- TRECHO DO TEXTO
Ainda falta um ano e três meses para a eleição presidencial dos Estados Unidos e as primárias para a escolha de candidatos nem começaram, mas o ringue já está montado e os virtuais adversários — em um canto, o atual presidente democrata, Joe Biden, 80 anos, e no outro o republicano Donald Trump, 77 — trocam com frequência sopapos verbais, diretos ou via apoiadores. Nos últimos dias, as farpas de ambas as partes foram dirigidas a processos na Justiça, terreno onde cada um tem seu fardo para carregar. A fanfarra de Biden bateu bumbo ao ser anunciada mais uma denúncia contra Trump, a terceira em quatro meses, pela grave acusação de conspiração para mudar o resultado da votação de 2020, que ele perdeu, e para impedir a certificação de Biden pelo Congresso. O bonde trumpista, por sua vez, saudou com a algazarra usual a decisão de uma juíza de mandar de volta para a mesa de negociação um acordo entre o Departamento de Justiça e Hunter Biden, 53, filho do presidente, que o livraria de eventual pena de prisão por sonegação fiscal e posse ilegal de arma. Para os apoiadores de Trump, Hunter é a bala de prata com capacidade de fulminar a reeleição de Biden.
Com os dois pré-candidatos empatados em 43% das intenções de voto, segundo as pesquisas mais recentes, as trepidações no Judiciário impactaram campanhas e incendiaram discursos. Antes de se apresentar ao tribunal em Washington para ouvir as acusações, Trump usou sua rede social, a Truth, para mais uma vez desancar o “descompensado” promotor especial Jack Smith e vociferar contra a “perseguição” de que é alvo — reação esperada e abraçada com fervor pela sólida base trumpista, que atualmente lhe dá 37 pontos de vantagem sobre seu principal rival, o governador da Flórida, Ron DeSantis. O novo processo envolve o ex-presidente e outros seis “co-conspiradores” em atos que atentam contra o estado de direito, ao buscar insistentemente cooptar funcionários a fraudar votações nos estados, convencer deputados a pedir recontagens para perturbar o processo e insistir com o então vice-presidente Mike Pence, presidente do Senado, para se negar a confirmar a vitória de Biden — delitos que incorrem em penas de cinco a vinte anos de prisão. Trump se livrou da acusação mais grave, de insurreição, por insuflar a turba que invadiu o Congresso logo após um comício seu, mas o relatório de Smith deixa claro que ele não fez nada para impedir o ataque. “É uma situação inédita. Os Estados Unidos vão levar a julgamento um ex-presidente acusado de tentar destruir o sistema democrático do país”, diz Dale Carpenter, professor de direito constitucional da Southern Methodist University, do Texas.

- TAREFA PROPOSTA
No texto sobre a eleição nos Estados Unidos, passe para o inglês esta frase: "Para os apoiadores de Trump, Hunter é a bala de prata com capacidade de fulminar a reeleição de Biden."

- TRECHOS DOS REGISTROS

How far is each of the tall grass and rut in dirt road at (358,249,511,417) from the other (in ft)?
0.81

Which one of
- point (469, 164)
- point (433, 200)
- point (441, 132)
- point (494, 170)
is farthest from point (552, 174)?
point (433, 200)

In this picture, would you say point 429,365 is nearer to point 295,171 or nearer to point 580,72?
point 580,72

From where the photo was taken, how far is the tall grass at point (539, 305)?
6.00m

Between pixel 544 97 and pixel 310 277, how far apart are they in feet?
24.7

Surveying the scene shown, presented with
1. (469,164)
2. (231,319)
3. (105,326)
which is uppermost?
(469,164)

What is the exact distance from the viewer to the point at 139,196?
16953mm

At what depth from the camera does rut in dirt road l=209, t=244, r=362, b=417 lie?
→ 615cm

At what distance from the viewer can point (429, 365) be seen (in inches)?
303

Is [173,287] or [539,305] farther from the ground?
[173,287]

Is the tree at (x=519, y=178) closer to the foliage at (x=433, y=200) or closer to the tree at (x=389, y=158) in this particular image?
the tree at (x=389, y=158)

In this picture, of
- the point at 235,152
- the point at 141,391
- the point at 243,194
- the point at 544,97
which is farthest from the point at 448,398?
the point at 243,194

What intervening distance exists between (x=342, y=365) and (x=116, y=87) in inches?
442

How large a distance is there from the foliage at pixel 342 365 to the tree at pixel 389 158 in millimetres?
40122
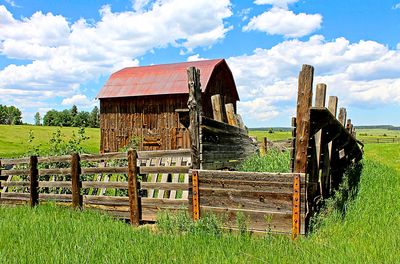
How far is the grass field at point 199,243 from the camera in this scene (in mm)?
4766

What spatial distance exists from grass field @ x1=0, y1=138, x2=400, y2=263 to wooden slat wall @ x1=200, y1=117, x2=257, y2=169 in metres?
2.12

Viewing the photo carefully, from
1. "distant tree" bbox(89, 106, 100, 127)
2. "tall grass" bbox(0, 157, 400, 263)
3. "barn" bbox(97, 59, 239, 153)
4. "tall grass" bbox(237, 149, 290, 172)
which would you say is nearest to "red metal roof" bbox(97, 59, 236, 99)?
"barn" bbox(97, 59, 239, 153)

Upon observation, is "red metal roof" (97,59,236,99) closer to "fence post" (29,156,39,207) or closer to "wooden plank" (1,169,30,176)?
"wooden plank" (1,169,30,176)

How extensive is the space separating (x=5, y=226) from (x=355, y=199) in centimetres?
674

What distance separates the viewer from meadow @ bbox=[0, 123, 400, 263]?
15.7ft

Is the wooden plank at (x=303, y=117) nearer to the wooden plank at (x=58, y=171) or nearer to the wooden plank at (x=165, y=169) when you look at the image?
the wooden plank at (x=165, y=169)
--
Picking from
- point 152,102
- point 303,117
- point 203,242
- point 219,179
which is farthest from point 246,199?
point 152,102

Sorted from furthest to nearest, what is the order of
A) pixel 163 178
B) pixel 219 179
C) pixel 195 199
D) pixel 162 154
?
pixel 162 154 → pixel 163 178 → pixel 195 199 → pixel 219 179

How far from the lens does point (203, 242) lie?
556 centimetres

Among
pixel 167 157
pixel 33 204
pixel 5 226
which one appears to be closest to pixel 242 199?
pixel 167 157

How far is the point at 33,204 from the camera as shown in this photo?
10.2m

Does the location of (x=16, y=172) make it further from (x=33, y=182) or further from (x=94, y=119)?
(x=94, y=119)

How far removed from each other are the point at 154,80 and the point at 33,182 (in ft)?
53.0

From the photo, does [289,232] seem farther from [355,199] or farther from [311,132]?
==
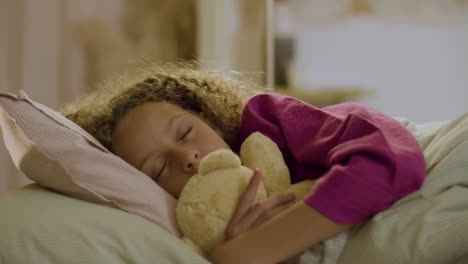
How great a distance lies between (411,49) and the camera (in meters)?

- RESPOSTA DA TAREFA
For Trump's supporters, Hunter is the silver bullet capable of wiping out Biden's reelection.